WHAT YOU NEED TO DO:
Set down every record below exactly as it stands, minus the pictures.

═══ RECORDS FOR THE TASK ═══

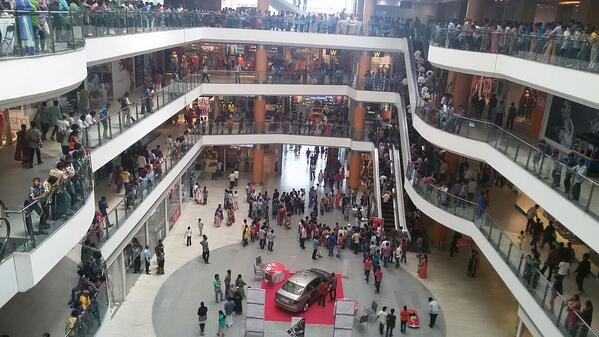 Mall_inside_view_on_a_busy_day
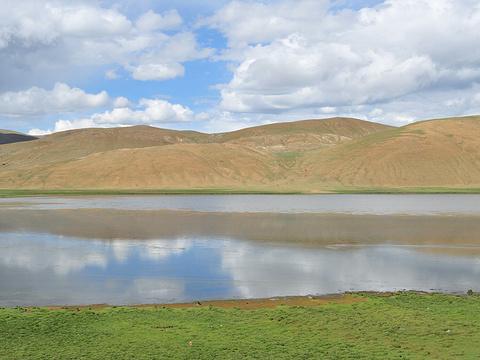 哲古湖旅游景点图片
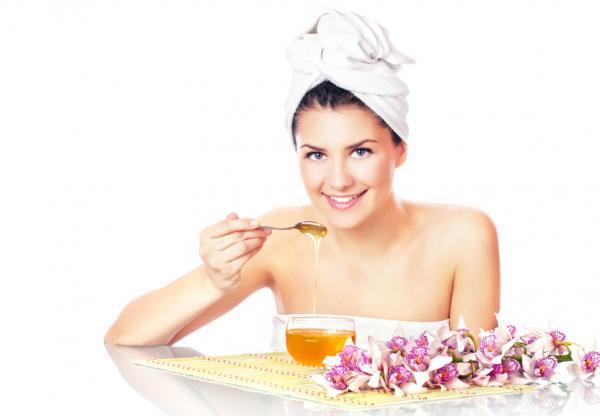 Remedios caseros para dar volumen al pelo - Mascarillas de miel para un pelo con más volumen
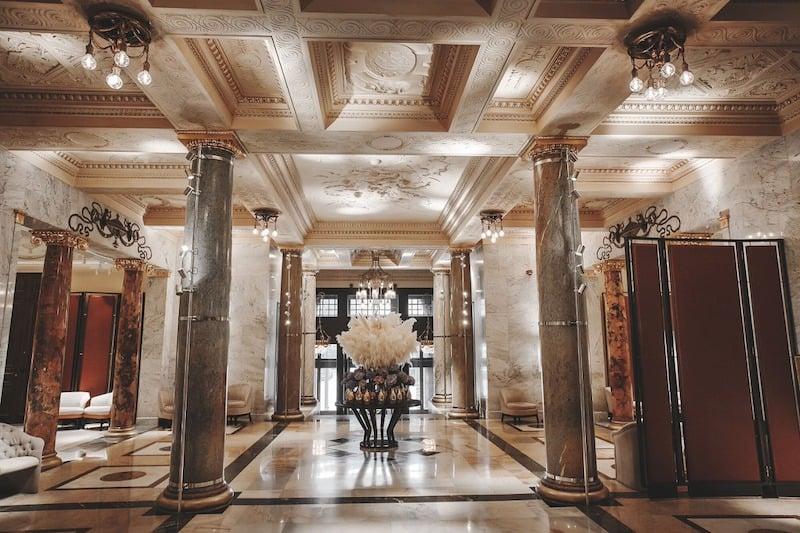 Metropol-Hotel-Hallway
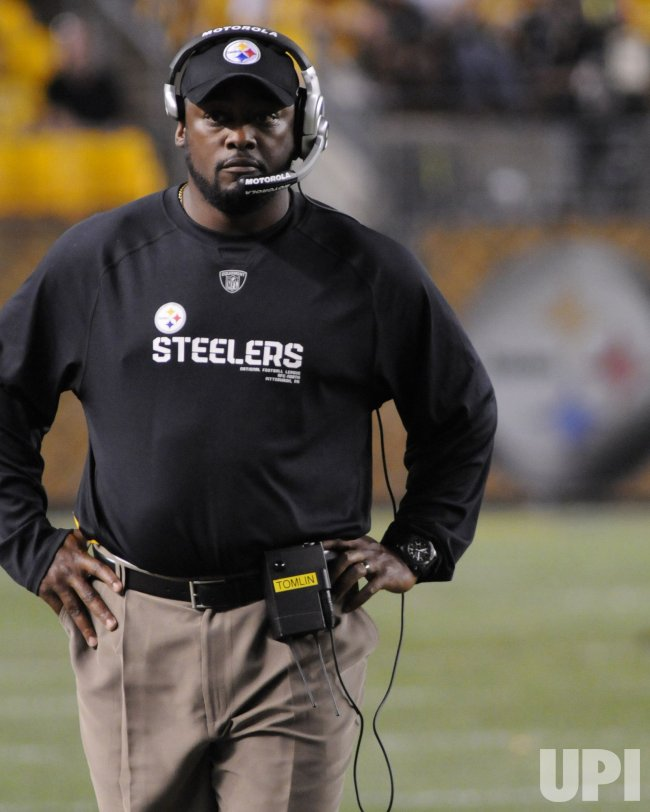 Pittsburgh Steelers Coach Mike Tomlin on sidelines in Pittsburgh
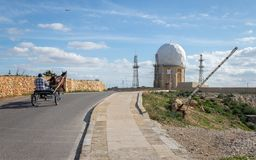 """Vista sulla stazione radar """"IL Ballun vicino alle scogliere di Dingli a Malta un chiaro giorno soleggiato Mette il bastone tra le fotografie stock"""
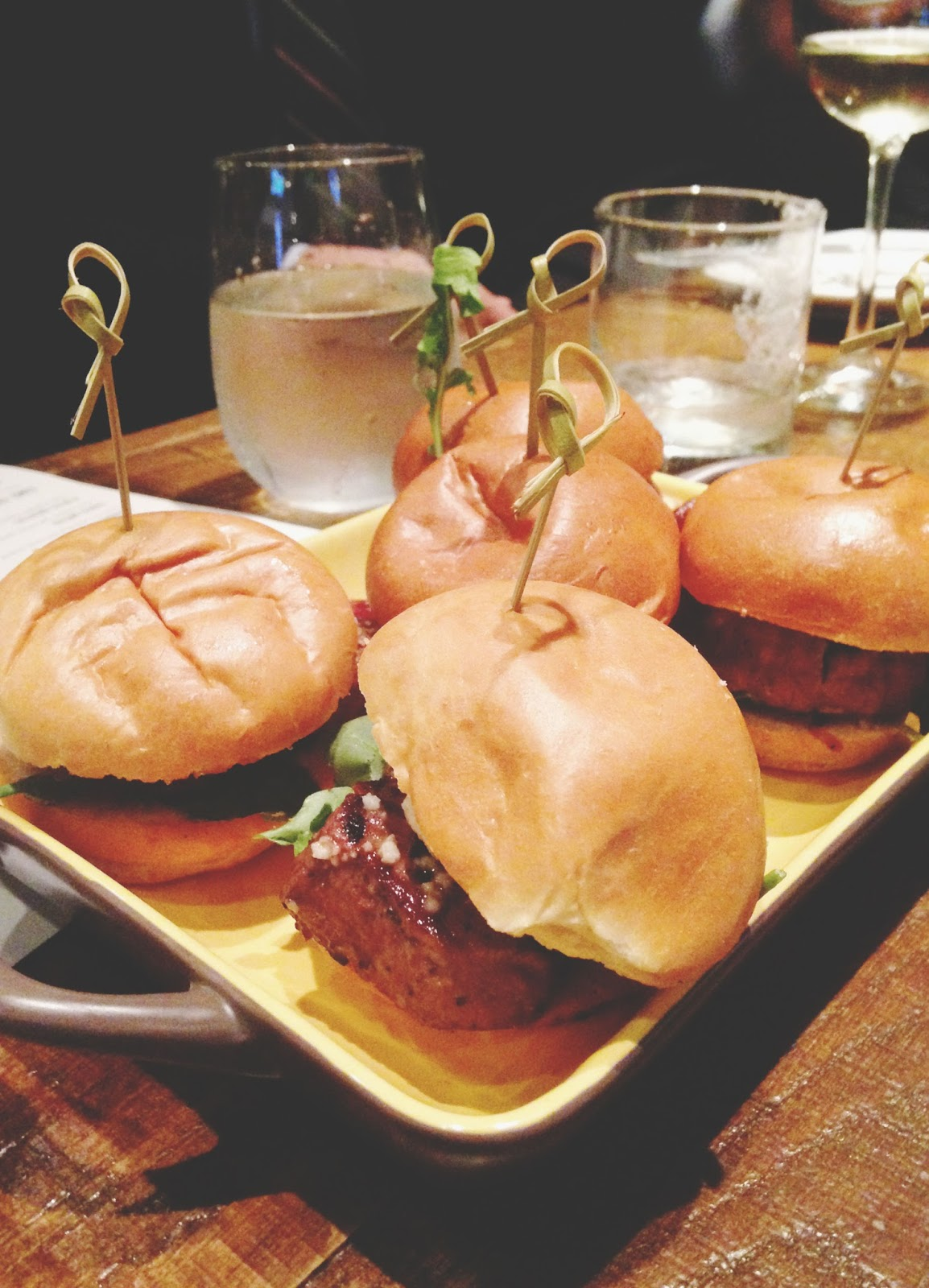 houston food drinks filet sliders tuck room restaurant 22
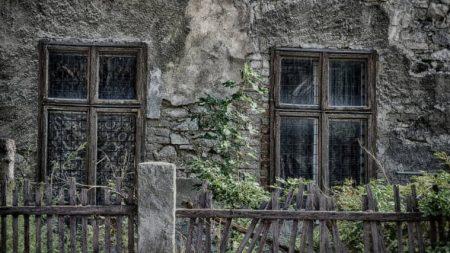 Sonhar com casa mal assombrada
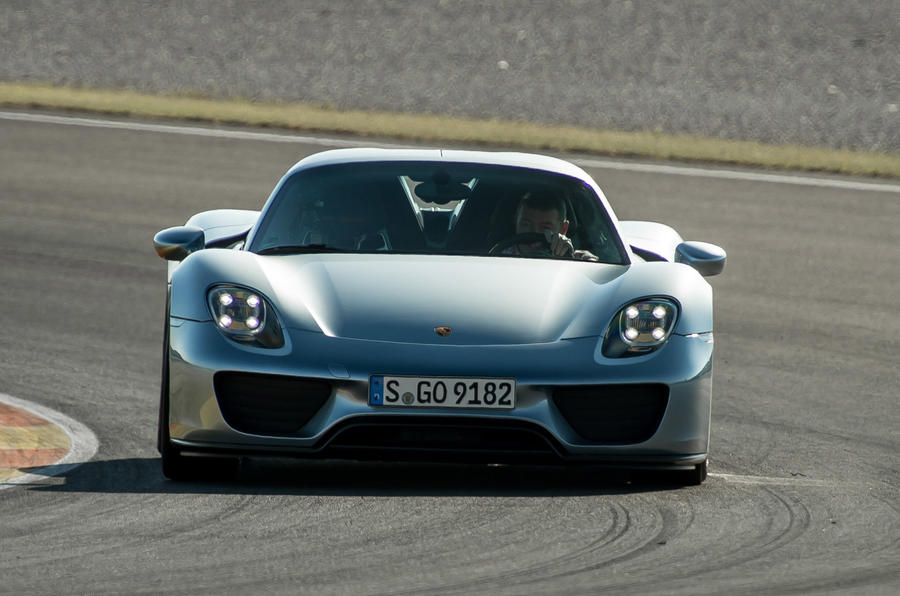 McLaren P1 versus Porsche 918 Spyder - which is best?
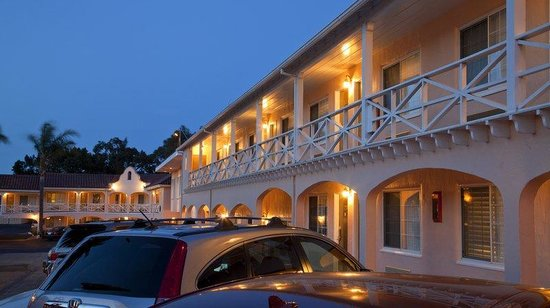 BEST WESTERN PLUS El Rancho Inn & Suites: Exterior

═══

RESULT OF THIS EXERCISE:
 Mall_inside_view_on_a_busy_day
 哲古湖旅游景点图片
 Remedios caseros para dar volumen al pelo - Mascarillas de miel para un pelo con más volumen
 Metropol-Hotel-Hallway
 Pittsburgh Steelers Coach Mike Tomlin on sidelines in Pittsburgh
 """Vista sulla stazione radar """"IL Ballun vicino alle scogliere di Dingli a Malta un chiaro giorno soleggiato Mette il bastone tra le fotografie stock"""
 houston food drinks filet sliders tuck room restaurant 22
 Sonhar com casa mal assombrada
 McLaren P1 versus Porsche 918 Spyder - which is best?
 BEST WESTERN PLUS El Rancho Inn & Suites: Exterior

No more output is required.